**Exercise material:**
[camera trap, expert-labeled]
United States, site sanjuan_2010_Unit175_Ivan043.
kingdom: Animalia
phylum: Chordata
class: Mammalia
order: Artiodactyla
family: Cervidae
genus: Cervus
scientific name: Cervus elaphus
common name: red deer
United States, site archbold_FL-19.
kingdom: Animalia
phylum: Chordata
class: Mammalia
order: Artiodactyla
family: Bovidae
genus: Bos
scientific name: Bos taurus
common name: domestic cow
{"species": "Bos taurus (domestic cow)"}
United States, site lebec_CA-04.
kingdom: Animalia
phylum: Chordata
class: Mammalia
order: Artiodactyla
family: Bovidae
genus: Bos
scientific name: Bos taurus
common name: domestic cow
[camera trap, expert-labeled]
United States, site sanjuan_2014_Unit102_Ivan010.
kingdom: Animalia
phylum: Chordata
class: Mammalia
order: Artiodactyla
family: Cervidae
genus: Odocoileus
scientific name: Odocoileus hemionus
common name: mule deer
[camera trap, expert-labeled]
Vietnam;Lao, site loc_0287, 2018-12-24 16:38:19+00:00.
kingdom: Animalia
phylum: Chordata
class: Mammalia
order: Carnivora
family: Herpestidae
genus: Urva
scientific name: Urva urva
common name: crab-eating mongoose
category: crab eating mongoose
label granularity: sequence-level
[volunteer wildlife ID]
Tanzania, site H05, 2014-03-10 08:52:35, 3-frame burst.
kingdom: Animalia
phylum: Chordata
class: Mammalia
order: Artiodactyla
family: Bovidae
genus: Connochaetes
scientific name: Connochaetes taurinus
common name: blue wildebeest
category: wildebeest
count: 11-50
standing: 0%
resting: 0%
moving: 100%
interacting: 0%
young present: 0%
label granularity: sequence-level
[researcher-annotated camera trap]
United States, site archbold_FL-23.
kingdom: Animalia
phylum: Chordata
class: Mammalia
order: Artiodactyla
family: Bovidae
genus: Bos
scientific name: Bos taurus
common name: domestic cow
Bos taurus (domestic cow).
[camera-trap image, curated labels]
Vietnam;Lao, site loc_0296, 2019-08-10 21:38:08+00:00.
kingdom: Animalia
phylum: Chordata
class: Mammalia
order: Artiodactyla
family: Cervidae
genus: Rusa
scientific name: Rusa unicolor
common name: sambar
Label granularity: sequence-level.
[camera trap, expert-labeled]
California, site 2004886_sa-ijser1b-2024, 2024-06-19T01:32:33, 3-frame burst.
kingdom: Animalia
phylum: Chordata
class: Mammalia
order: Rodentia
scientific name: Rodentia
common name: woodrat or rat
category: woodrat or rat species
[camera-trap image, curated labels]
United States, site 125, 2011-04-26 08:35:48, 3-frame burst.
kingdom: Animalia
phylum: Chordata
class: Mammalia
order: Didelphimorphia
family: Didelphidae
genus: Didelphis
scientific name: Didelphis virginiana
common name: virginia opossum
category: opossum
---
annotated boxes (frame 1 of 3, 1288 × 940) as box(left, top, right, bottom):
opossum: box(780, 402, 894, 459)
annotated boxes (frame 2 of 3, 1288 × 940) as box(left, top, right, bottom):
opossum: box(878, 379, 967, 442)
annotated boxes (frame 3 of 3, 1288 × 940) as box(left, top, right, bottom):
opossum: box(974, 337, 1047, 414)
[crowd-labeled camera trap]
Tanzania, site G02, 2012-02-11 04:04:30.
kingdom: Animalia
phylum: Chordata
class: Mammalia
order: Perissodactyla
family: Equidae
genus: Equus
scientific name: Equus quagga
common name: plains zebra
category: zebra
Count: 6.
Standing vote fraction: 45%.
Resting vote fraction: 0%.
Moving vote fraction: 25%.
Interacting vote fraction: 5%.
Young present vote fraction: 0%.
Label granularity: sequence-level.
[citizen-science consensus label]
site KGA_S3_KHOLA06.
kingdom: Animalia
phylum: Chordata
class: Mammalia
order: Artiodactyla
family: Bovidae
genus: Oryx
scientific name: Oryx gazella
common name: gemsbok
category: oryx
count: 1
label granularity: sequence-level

**Exercise directions:**
Start at the top line of the records and retype them all exactly.

**Final answer:**
[camera trap, expert-labeled]
United States, site sanjuan_2010_Unit175_Ivan043.
kingdom: Animalia
phylum: Chordata
class: Mammalia
order: Artiodactyla
family: Cervidae
genus: Cervus
scientific name: Cervus elaphus
common name: red deer
United States, site archbold_FL-19.
kingdom: Animalia
phylum: Chordata
class: Mammalia
order: Artiodactyla
family: Bovidae
genus: Bos
scientific name: Bos taurus
common name: domestic cow
{"species": "Bos taurus (domestic cow)"}
United States, site lebec_CA-04.
kingdom: Animalia
phylum: Chordata
class: Mammalia
order: Artiodactyla
family: Bovidae
genus: Bos
scientific name: Bos taurus
common name: domestic cow
[camera trap, expert-labeled]
United States, site sanjuan_2014_Unit102_Ivan010.
kingdom: Animalia
phylum: Chordata
class: Mammalia
order: Artiodactyla
family: Cervidae
genus: Odocoileus
scientific name: Odocoileus hemionus
common name: mule deer
[camera trap, expert-labeled]
Vietnam;Lao, site loc_0287, 2018-12-24 16:38:19+00:00.
kingdom: Animalia
phylum: Chordata
class: Mammalia
order: Carnivora
family: Herpestidae
genus: Urva
scientific name: Urva urva
common name: crab-eating mongoose
category: crab eating mongoose
label granularity: sequence-level
[volunteer wildlife ID]
Tanzania, site H05, 2014-03-10 08:52:35, 3-frame burst.
kingdom: Animalia
phylum: Chordata
class: Mammalia
order: Artiodactyla
family: Bovidae
genus: Connochaetes
scientific name: Connochaetes taurinus
common name: blue wildebeest
category: wildebeest
count: 11-50
standing: 0%
resting: 0%
moving: 100%
interacting: 0%
young present: 0%
label granularity: sequence-level
[researcher-annotated camera trap]
United States, site archbold_FL-23.
kingdom: Animalia
phylum: Chordata
class: Mammalia
order: Artiodactyla
family: Bovidae
genus: Bos
scientific name: Bos taurus
common name: domestic cow
Bos taurus (domestic cow).
[camera-trap image, curated labels]
Vietnam;Lao, site loc_0296, 2019-08-10 21:38:08+00:00.
kingdom: Animalia
phylum: Chordata
class: Mammalia
order: Artiodactyla
family: Cervidae
genus: Rusa
scientific name: Rusa unicolor
common name: sambar
Label granularity: sequence-level.
[camera trap, expert-labeled]
California, site 2004886_sa-ijser1b-2024, 2024-06-19T01:32:33, 3-frame burst.
kingdom: Animalia
phylum: Chordata
class: Mammalia
order: Rodentia
scientific name: Rodentia
common name: woodrat or rat
category: woodrat or rat species
[camera-trap image, curated labels]
United States, site 125, 2011-04-26 08:35:48, 3-frame burst.
kingdom: Animalia
phylum: Chordata
class: Mammalia
order: Didelphimorphia
family: Didelphidae
genus: Didelphis
scientific name: Didelphis virginiana
common name: virginia opossum
category: opossum
---
annotated boxes (frame 1 of 3, 1288 × 940) as box(left, top, right, bottom):
opossum: box(780, 402, 894, 459)
annotated boxes (frame 2 of 3, 1288 × 940) as box(left, top, right, bottom):
opossum: box(878, 379, 967, 442)
annotated boxes (frame 3 of 3, 1288 × 940) as box(left, top, right, bottom):
opossum: box(974, 337, 1047, 414)
[crowd-labeled camera trap]
Tanzania, site G02, 2012-02-11 04:04:30.
kingdom: Animalia
phylum: Chordata
class: Mammalia
order: Perissodactyla
family: Equidae
genus: Equus
scientific name: Equus quagga
common name: plains zebra
category: zebra
Count: 6.
Standing vote fraction: 45%.
Resting vote fraction: 0%.
Moving vote fraction: 25%.
Interacting vote fraction: 5%.
Young present vote fraction: 0%.
Label granularity: sequence-level.
[citizen-science consensus label]
site KGA_S3_KHOLA06.
kingdom: Animalia
phylum: Chordata
class: Mammalia
order: Artiodactyla
family: Bovidae
genus: Oryx
scientific name: Oryx gazella
common name: gemsbok
category: oryx
count: 1
label granularity: sequence-level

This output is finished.